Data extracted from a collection
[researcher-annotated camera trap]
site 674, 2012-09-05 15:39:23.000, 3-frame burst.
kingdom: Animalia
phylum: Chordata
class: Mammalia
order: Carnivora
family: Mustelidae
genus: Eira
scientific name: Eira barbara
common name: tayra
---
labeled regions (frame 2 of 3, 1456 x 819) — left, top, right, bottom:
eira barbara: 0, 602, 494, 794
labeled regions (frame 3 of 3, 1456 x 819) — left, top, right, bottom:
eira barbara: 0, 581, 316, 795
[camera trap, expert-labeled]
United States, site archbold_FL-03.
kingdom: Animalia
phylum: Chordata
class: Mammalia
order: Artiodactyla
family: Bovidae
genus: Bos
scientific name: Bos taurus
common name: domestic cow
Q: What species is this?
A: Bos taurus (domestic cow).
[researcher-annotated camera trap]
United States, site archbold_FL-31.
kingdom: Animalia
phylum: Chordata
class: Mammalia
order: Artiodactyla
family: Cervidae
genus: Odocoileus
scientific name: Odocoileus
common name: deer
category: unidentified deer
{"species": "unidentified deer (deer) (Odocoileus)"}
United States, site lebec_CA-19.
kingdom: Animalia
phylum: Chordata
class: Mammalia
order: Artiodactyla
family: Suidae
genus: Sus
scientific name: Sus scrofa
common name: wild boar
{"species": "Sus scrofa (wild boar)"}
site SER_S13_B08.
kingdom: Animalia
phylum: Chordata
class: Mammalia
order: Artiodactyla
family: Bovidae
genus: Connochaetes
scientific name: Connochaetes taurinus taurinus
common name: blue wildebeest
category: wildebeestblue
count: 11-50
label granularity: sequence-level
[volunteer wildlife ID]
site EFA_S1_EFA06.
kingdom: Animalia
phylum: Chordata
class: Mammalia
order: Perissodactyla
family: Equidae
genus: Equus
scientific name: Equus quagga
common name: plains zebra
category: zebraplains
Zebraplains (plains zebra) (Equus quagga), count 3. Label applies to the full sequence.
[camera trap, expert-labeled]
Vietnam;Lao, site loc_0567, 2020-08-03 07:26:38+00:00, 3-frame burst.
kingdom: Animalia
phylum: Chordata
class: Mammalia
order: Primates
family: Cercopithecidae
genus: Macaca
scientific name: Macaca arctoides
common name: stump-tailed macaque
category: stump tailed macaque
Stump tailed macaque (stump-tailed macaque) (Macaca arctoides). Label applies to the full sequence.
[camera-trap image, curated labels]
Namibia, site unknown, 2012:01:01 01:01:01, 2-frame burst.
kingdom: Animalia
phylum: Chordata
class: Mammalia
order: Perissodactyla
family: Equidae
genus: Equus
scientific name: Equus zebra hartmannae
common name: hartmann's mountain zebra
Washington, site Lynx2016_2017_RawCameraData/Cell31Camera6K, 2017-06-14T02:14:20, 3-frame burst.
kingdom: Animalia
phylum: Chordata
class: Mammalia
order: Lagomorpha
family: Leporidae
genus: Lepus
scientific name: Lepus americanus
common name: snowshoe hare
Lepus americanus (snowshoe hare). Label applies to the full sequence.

• [EXERCISE BRIEF]: All lines in the records above that contain "United" are to be reported.

• [SOLUTION TO THE PROBLEM]:
United States, site archbold_FL-03.
United States, site archbold_FL-31.
United States, site lebec_CA-19.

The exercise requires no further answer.